**Materials provided:**
* * * * *
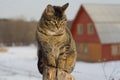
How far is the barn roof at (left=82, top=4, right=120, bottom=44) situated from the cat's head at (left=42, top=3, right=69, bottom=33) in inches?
883

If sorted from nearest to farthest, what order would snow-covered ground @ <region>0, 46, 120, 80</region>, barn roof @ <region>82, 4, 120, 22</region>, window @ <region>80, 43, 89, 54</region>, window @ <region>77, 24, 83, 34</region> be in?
1. snow-covered ground @ <region>0, 46, 120, 80</region>
2. barn roof @ <region>82, 4, 120, 22</region>
3. window @ <region>80, 43, 89, 54</region>
4. window @ <region>77, 24, 83, 34</region>

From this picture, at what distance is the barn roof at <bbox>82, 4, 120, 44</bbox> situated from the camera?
2485cm

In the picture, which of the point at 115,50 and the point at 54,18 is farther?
the point at 115,50

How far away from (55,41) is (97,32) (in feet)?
74.6

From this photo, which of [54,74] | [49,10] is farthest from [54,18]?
[54,74]

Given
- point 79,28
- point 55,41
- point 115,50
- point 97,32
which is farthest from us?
point 79,28

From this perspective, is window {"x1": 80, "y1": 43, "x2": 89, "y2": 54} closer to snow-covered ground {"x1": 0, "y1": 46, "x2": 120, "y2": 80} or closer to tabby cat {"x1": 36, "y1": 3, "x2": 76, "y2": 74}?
snow-covered ground {"x1": 0, "y1": 46, "x2": 120, "y2": 80}

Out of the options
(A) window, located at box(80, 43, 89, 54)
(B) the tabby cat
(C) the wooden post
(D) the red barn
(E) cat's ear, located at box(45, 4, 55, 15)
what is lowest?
(A) window, located at box(80, 43, 89, 54)

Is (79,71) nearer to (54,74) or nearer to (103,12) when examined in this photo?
(103,12)

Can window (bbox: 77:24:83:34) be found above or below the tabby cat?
below

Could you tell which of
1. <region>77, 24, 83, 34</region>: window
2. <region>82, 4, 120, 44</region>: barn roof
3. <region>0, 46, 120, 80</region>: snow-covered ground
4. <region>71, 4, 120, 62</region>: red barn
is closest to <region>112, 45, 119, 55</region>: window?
<region>71, 4, 120, 62</region>: red barn

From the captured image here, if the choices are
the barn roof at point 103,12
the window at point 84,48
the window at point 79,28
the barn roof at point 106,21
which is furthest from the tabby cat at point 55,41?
the window at point 79,28

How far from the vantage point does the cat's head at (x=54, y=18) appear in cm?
203

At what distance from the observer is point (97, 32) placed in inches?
966
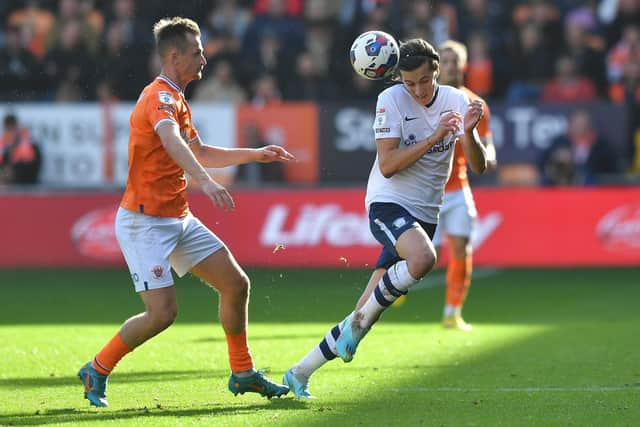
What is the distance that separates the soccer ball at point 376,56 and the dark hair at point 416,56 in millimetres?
412

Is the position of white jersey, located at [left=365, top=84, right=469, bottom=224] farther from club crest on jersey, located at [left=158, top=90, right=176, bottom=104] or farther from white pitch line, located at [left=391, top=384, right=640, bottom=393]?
club crest on jersey, located at [left=158, top=90, right=176, bottom=104]

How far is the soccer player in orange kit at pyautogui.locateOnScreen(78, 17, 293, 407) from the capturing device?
7320 millimetres

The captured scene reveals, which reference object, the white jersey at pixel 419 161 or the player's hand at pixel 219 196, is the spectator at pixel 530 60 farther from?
the player's hand at pixel 219 196

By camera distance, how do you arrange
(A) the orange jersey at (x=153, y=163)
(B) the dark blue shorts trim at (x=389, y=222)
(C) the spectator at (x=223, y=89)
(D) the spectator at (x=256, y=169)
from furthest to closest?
1. (C) the spectator at (x=223, y=89)
2. (D) the spectator at (x=256, y=169)
3. (B) the dark blue shorts trim at (x=389, y=222)
4. (A) the orange jersey at (x=153, y=163)

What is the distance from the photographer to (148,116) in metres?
7.23

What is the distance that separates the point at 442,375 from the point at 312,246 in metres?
8.36

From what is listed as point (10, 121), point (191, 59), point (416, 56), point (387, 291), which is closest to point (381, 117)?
point (416, 56)

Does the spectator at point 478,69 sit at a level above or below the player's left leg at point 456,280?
above

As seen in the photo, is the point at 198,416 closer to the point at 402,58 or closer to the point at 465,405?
the point at 465,405

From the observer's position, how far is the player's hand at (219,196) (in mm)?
6738

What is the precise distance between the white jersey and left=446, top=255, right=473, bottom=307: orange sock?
3.54 m

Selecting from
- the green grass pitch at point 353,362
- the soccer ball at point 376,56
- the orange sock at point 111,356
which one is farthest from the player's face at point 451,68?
the orange sock at point 111,356

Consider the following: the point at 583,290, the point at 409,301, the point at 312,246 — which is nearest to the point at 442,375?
the point at 409,301

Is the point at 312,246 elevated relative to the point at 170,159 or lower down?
lower down
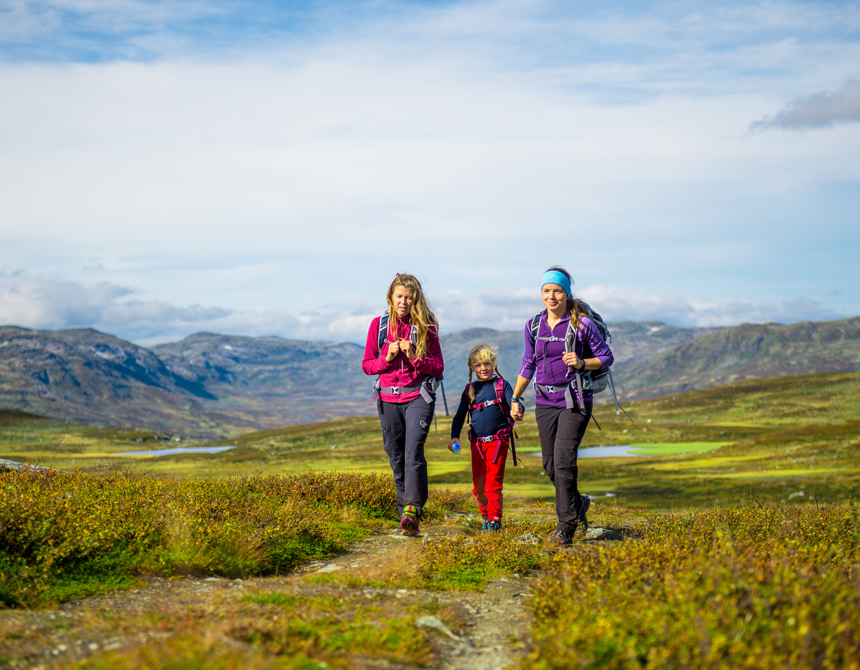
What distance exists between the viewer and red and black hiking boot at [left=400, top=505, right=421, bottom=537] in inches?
345

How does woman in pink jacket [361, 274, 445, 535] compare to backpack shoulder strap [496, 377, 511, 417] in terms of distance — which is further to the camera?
backpack shoulder strap [496, 377, 511, 417]

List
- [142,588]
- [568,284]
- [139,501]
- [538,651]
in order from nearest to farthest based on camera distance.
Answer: [538,651] < [142,588] < [139,501] < [568,284]

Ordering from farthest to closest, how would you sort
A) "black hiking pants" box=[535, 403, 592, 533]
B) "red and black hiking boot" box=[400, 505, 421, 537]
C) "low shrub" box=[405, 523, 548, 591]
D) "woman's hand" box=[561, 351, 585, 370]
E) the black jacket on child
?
1. the black jacket on child
2. "red and black hiking boot" box=[400, 505, 421, 537]
3. "black hiking pants" box=[535, 403, 592, 533]
4. "woman's hand" box=[561, 351, 585, 370]
5. "low shrub" box=[405, 523, 548, 591]

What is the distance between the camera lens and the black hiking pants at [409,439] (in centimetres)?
866

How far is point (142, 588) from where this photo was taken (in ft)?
19.5

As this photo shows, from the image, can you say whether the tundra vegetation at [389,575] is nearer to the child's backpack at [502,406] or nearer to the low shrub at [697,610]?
the low shrub at [697,610]

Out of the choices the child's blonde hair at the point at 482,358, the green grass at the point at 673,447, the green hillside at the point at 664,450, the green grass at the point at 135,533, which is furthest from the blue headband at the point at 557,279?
the green grass at the point at 673,447

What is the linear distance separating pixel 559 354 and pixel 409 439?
89.7 inches

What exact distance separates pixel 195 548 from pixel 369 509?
4.60m

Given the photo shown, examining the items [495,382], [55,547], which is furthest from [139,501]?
[495,382]

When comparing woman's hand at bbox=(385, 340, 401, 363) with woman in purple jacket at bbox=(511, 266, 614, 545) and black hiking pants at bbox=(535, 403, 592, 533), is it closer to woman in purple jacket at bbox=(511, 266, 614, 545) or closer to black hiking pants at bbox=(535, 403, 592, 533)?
woman in purple jacket at bbox=(511, 266, 614, 545)

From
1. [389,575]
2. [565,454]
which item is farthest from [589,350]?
[389,575]

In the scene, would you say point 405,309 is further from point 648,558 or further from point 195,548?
point 648,558

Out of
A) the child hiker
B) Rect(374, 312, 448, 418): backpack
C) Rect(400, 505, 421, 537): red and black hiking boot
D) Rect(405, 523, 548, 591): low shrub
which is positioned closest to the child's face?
the child hiker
* * * * *
**Written request:**
Pictures excluded, quote all the data above exactly.

**Answer:**
How far is the barn roof at (left=82, top=4, right=120, bottom=44) situated from the cat's head at (left=42, top=3, right=69, bottom=33) in inches?
883

If sorted from nearest to farthest, what order would snow-covered ground @ <region>0, 46, 120, 80</region>, barn roof @ <region>82, 4, 120, 22</region>, window @ <region>80, 43, 89, 54</region>, window @ <region>77, 24, 83, 34</region> be in?
1. snow-covered ground @ <region>0, 46, 120, 80</region>
2. barn roof @ <region>82, 4, 120, 22</region>
3. window @ <region>80, 43, 89, 54</region>
4. window @ <region>77, 24, 83, 34</region>

From this picture, at what distance is the barn roof at <bbox>82, 4, 120, 44</bbox> situated from the camera?
2485cm

In the picture, which of the point at 115,50 and the point at 54,18 is farther?
the point at 115,50

How far away from (55,41) is (97,32) (in feet)?
74.6

From this photo, which of [54,74] | [49,10] is farthest from [54,18]?
[54,74]

Given
- point 79,28
- point 55,41
- point 115,50
- point 97,32
which is farthest from us?
point 79,28

From this perspective, is window {"x1": 80, "y1": 43, "x2": 89, "y2": 54} closer to snow-covered ground {"x1": 0, "y1": 46, "x2": 120, "y2": 80} or closer to tabby cat {"x1": 36, "y1": 3, "x2": 76, "y2": 74}?
snow-covered ground {"x1": 0, "y1": 46, "x2": 120, "y2": 80}

Out of the options
(A) window, located at box(80, 43, 89, 54)
(B) the tabby cat
(C) the wooden post
(D) the red barn
(E) cat's ear, located at box(45, 4, 55, 15)
what is lowest?
(A) window, located at box(80, 43, 89, 54)

Is (79,71) nearer to (54,74) or nearer to (103,12) when examined in this photo?
(103,12)

Can window (bbox: 77:24:83:34) be found above or below the tabby cat?
below

Could you tell which of
1. <region>77, 24, 83, 34</region>: window
2. <region>82, 4, 120, 44</region>: barn roof
3. <region>0, 46, 120, 80</region>: snow-covered ground
4. <region>71, 4, 120, 62</region>: red barn
is closest to <region>112, 45, 119, 55</region>: window?
<region>71, 4, 120, 62</region>: red barn

From the captured image here, if the choices are
the barn roof at point 103,12
the window at point 84,48
the window at point 79,28
the barn roof at point 106,21
which is furthest from the tabby cat at point 55,41?
the window at point 79,28

How far from the vantage point does the cat's head at (x=54, y=18) appear in cm?
203

At what distance from the observer is point (97, 32) placed in inches?
966
What is the distance that separates the soccer ball at point 376,56 and the dark hair at point 416,56 in millimetres?
412

Is the position of white jersey, located at [left=365, top=84, right=469, bottom=224] farther from club crest on jersey, located at [left=158, top=90, right=176, bottom=104] or farther from white pitch line, located at [left=391, top=384, right=640, bottom=393]?
club crest on jersey, located at [left=158, top=90, right=176, bottom=104]

How far is the soccer player in orange kit at pyautogui.locateOnScreen(78, 17, 293, 407) from the capturing device?
7320 millimetres

The captured scene reveals, which reference object, the white jersey at pixel 419 161 or the player's hand at pixel 219 196, is the spectator at pixel 530 60 farther from?
the player's hand at pixel 219 196

By camera distance, how do you arrange
(A) the orange jersey at (x=153, y=163)
(B) the dark blue shorts trim at (x=389, y=222)
(C) the spectator at (x=223, y=89)
(D) the spectator at (x=256, y=169)
from furthest to closest?
1. (C) the spectator at (x=223, y=89)
2. (D) the spectator at (x=256, y=169)
3. (B) the dark blue shorts trim at (x=389, y=222)
4. (A) the orange jersey at (x=153, y=163)

What is the distance from the photographer to (148,116) in metres?
7.23

What is the distance that separates the point at 442,375 from the point at 312,246 in metres?
8.36

From what is listed as point (10, 121), point (191, 59), point (416, 56), point (387, 291), which is closest to point (381, 117)?
point (416, 56)

Does the spectator at point 478,69 sit at a level above or below the player's left leg at point 456,280?
above

As seen in the photo, is the point at 198,416 closer to the point at 402,58 or closer to the point at 465,405?
the point at 465,405

From the observer's position, how far is the player's hand at (219,196) (in mm)?
6738

What is the precise distance between the white jersey and left=446, top=255, right=473, bottom=307: orange sock?
3.54 m

Selecting from
- the green grass pitch at point 353,362
- the soccer ball at point 376,56
- the orange sock at point 111,356
which one is farthest from the player's face at point 451,68?
the orange sock at point 111,356

Consider the following: the point at 583,290, the point at 409,301, the point at 312,246 — which is nearest to the point at 442,375?
the point at 409,301

Is the point at 312,246 elevated relative to the point at 170,159 or lower down?
lower down
What distance exists between the viewer and red and black hiking boot at [left=400, top=505, right=421, bottom=537] in inches?
345

How does woman in pink jacket [361, 274, 445, 535] compare to backpack shoulder strap [496, 377, 511, 417] in terms of distance — which is further to the camera?
backpack shoulder strap [496, 377, 511, 417]

List
- [142,588]
- [568,284]
- [139,501]
- [538,651]
in order from nearest to farthest based on camera distance.
Answer: [538,651] < [142,588] < [139,501] < [568,284]

Ordering from farthest to closest, how would you sort
A) "black hiking pants" box=[535, 403, 592, 533]
B) "red and black hiking boot" box=[400, 505, 421, 537]
C) "low shrub" box=[405, 523, 548, 591]
D) "woman's hand" box=[561, 351, 585, 370]
E) the black jacket on child
?
1. the black jacket on child
2. "red and black hiking boot" box=[400, 505, 421, 537]
3. "black hiking pants" box=[535, 403, 592, 533]
4. "woman's hand" box=[561, 351, 585, 370]
5. "low shrub" box=[405, 523, 548, 591]

What is the distance between the camera lens and the black hiking pants at [409,439] (in centimetres)?
866

How far is point (142, 588) from where this photo was taken (in ft)?
19.5

As this photo shows, from the image, can you say whether the tundra vegetation at [389,575] is nearer to the child's backpack at [502,406] or nearer to the low shrub at [697,610]?
the low shrub at [697,610]

Out of the choices the child's blonde hair at the point at 482,358, the green grass at the point at 673,447, the green hillside at the point at 664,450, the green grass at the point at 135,533, which is furthest from the blue headband at the point at 557,279?
the green grass at the point at 673,447

What is the linear distance separating pixel 559 354 and pixel 409 439?
89.7 inches

What exact distance separates pixel 195 548 from pixel 369 509?
4.60m

Given the photo shown, examining the items [495,382], [55,547], which is furthest from [139,501]?
[495,382]

When comparing woman's hand at bbox=(385, 340, 401, 363) with woman in purple jacket at bbox=(511, 266, 614, 545) and black hiking pants at bbox=(535, 403, 592, 533), is it closer to woman in purple jacket at bbox=(511, 266, 614, 545) or closer to black hiking pants at bbox=(535, 403, 592, 533)?
woman in purple jacket at bbox=(511, 266, 614, 545)

From
1. [389,575]
2. [565,454]
which item is farthest from [589,350]?
[389,575]

In the scene, would you say point 405,309 is further from point 648,558 or further from point 195,548?
point 648,558

Out of
A) the child hiker
B) Rect(374, 312, 448, 418): backpack
C) Rect(400, 505, 421, 537): red and black hiking boot
D) Rect(405, 523, 548, 591): low shrub
which is positioned closest to the child's face?
the child hiker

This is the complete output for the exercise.